:: WORK REQUEST ::
From the line that contains "柴犬の子犬(ID:12625" down to the last line of the entries, repeat every line exactly. Do not carry over the pictures.

########################################

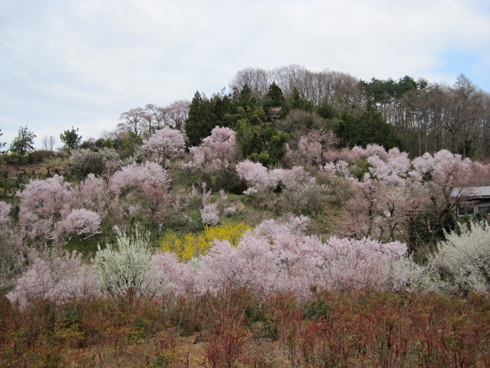 花見山2012-9
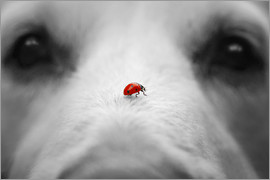 Gabi Stickler - Ladybug on Dog Nose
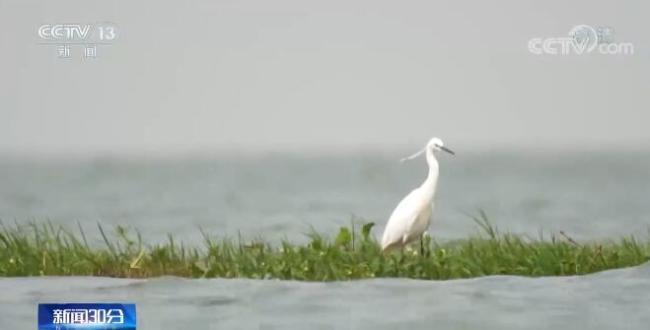 绿色生态健康发展   云南加强九大高原湖泊环境监管 严控开发强度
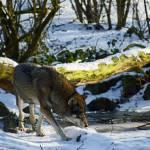 """""""IMG_3893wolf4"""" by kuchipi"""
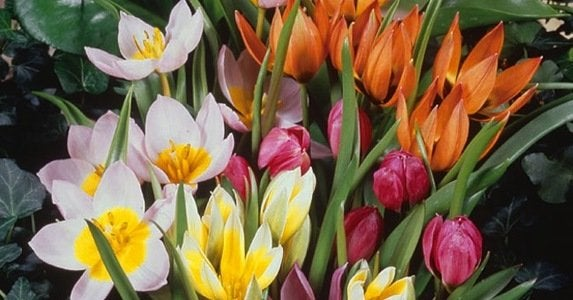 Botanical_tulips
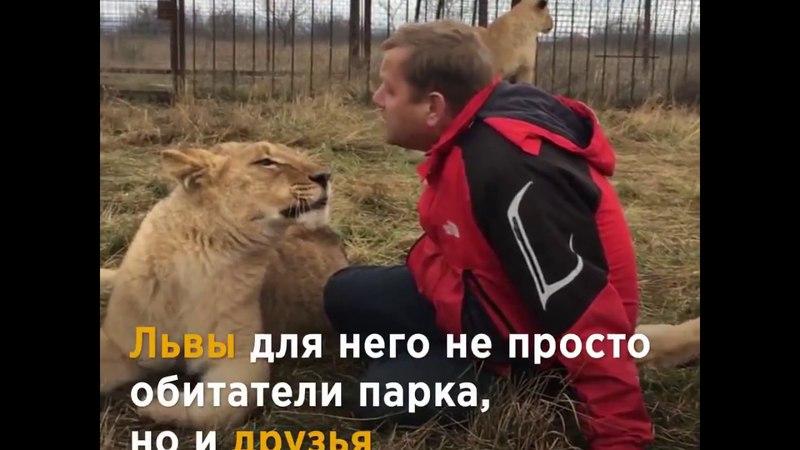 История отношений Олега Зубкова и львов!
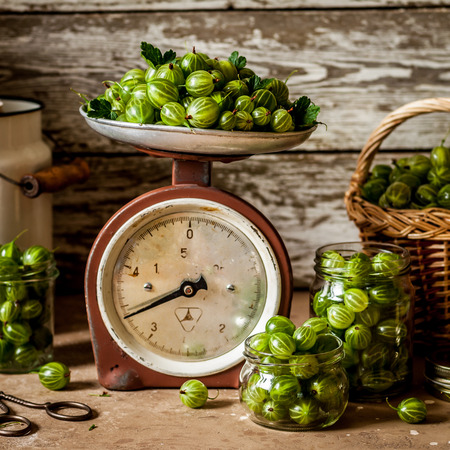 Green Gooseberries Being Prepared for Canning, square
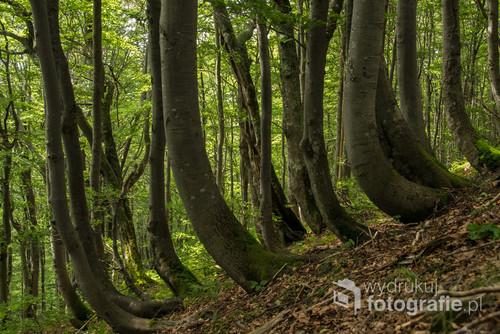 Smagany wiatrem las bukowy na stokach Połoniny Caryńskiej w Bieszczadach.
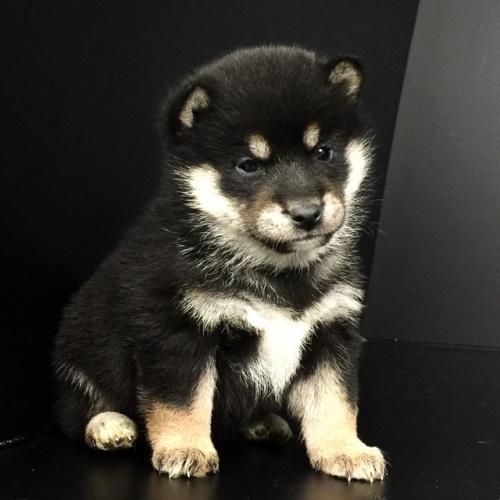 柴犬の子犬(ID:1262511645)の3枚目の写真/更新日:2018-12-19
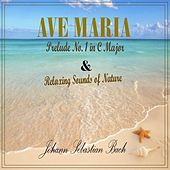 Play & Download Ave Maria & Relaxing Sounds of Nature by Anastasi | Napster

########################################

:: YOUR SOLUTION ::
 柴犬の子犬(ID:1262511645)の3枚目の写真/更新日:2018-12-19
 Play & Download Ave Maria & Relaxing Sounds of Nature by Anastasi | Napster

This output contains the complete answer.